Mais de 3.000 poetas e críticos de lusofonia!

 

 

 

 

 

 

Florisvaldo Mattos

 

 

Poesia Reunida e Inéditos
 

A obra Poesia Reunida e Inéditos concretiza uma antiga aspiração dos admiradores de Florisvaldo Mattos: ver reunida, no seu conjunto, sua poesia, dos anos 1950 até os nossos dias. O livro, publicado pela Escrituras, de São Paulo, foi lançado na Livraria Cultura, do Salvador Shopping, no último dia 14/4.

Como diz Alexei Bueno, no texto das orelhas, o livro representa “meio século de expressão lírica de um grande poeta grapiúna, soteropolitano, baiano brasileiro e
universal (...) um dos poetas com mais requintado senso da terra, da coisa rural, dos mais ligados a seu momento histórico”.

Entre os poetas brasileiros surgidos na década de 1960 - fase extremamente criadora, aqui e no mundo -- um dos altos postos pertence a Florisvaldo Mattos. Sua obra poética, dominada por uma dicção fortemente pessoal, é, ao mesmo tempo, de uma abrangência e de uma variedade que desconcertam qualquer crítico.

Um dos polos essenciais da criação de Florisvaldo Mattos, como destaca JC Teixeira Gomes no prefácio do livro, “é o cultivo de um lirismo sempre comedido, trabalhado com extrema propriedade de recursos, sendo certamente o único na sua geração que transita do lírico para o épico com absoluta naturalidade, mestre nos dois caminhos poéticos, consciente do poder que tem sobre as palavras”.

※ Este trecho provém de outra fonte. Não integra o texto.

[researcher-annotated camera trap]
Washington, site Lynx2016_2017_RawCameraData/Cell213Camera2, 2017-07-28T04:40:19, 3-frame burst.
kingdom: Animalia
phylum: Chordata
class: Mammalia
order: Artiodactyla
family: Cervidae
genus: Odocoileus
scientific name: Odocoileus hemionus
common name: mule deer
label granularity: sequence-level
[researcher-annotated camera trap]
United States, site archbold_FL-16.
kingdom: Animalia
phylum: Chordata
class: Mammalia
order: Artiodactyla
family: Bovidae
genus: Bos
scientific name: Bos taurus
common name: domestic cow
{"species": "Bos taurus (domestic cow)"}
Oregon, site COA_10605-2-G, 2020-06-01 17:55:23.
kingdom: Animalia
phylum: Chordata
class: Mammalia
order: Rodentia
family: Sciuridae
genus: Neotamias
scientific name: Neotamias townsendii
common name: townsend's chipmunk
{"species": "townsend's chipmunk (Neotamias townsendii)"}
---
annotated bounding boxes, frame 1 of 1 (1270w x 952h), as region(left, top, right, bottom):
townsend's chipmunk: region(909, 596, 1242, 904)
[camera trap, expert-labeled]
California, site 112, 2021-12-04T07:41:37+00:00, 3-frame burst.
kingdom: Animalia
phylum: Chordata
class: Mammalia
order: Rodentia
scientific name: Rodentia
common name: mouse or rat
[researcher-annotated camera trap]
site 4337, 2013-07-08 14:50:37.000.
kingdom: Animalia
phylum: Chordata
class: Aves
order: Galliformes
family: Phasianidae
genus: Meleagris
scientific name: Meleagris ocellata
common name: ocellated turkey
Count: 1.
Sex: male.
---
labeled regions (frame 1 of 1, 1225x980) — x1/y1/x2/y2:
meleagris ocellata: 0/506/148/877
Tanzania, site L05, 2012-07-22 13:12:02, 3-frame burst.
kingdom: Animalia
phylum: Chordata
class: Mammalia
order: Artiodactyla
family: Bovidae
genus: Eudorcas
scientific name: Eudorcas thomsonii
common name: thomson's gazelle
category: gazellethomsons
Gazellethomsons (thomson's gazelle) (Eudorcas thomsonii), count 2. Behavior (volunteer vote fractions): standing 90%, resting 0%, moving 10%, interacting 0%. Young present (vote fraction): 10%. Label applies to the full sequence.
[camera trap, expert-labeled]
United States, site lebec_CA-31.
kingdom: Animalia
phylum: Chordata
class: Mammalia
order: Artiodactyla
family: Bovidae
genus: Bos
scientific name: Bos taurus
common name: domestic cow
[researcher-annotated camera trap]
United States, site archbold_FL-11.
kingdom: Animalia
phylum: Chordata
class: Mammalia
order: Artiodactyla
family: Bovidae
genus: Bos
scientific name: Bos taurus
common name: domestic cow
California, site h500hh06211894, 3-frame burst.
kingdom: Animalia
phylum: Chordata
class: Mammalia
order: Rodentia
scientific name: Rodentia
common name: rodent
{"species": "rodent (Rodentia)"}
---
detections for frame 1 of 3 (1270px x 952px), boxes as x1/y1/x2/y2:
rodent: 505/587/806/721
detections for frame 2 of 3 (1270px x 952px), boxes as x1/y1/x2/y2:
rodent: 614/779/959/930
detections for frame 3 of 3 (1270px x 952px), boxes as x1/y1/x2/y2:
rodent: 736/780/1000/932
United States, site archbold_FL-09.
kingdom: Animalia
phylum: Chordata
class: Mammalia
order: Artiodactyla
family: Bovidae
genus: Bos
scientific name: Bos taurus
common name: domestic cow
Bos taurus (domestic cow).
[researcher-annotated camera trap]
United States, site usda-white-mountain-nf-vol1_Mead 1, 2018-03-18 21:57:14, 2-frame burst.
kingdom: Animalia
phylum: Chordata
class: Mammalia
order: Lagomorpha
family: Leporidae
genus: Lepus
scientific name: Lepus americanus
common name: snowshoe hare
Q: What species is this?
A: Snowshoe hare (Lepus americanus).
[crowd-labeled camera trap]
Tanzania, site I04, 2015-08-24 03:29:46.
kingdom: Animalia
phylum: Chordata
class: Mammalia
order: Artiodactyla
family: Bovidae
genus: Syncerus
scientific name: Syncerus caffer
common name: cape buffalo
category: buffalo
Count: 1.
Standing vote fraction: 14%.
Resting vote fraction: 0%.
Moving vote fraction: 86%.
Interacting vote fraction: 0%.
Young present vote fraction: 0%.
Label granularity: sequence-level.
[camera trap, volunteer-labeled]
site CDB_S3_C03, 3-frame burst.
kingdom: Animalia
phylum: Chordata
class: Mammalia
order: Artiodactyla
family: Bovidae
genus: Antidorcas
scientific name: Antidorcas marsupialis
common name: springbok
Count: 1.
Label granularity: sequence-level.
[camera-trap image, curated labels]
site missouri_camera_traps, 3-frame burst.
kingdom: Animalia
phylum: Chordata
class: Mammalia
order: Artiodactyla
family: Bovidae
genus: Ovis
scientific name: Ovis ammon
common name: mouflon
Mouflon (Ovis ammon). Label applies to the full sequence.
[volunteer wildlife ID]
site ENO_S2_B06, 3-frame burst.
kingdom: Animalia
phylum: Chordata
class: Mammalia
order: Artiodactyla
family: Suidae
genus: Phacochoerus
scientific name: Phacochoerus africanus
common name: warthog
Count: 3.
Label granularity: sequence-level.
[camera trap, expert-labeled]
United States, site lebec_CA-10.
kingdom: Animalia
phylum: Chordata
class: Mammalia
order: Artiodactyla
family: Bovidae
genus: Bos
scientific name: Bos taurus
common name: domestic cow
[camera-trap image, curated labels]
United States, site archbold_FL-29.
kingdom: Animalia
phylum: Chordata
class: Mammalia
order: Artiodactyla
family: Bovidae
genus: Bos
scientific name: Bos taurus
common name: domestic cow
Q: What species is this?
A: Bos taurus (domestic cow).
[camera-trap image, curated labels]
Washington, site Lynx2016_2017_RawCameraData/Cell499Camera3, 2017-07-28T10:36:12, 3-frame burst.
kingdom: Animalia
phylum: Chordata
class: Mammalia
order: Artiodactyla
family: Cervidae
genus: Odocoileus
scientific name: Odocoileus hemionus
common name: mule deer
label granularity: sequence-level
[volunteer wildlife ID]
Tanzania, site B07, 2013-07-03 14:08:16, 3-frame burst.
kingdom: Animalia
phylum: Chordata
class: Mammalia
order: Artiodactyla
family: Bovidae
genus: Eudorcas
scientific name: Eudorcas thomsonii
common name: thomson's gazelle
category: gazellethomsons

O vasto conjunto lírico que encontramos nesta Poesia reunida e inéditos representa, portanto, um monumento da poesia brasileira de entre a segunda metade do século passado e a primeira década do presente, erguido por um espírito agudamente atento ao tempo e dele liberto, como sempre é, paradoxalmente, o dos grandes poetas.
 


Sobre o autor

 

Florisvaldo Moreira de Mattos é natural de Uruçuca, no sul do Estado da Bahia. Fez os estudos primários na cidade natal e os secundários em Itabuna e Ilhéus, completando-os em Salvador, onde se diplomou em Direito pela Universidade Federal da Bahia (1958); mas optou pelo exercício do jornalismo profissional, ocupando cargos em vários jornais, como repórter, chefe de reportagem, redator, editor e editor-chefe. Integrou o grupo nuclear da Geração Mapa, que atuou na Bahia nos anos 1960 sob a liderança do cineasta Glauber Rocha.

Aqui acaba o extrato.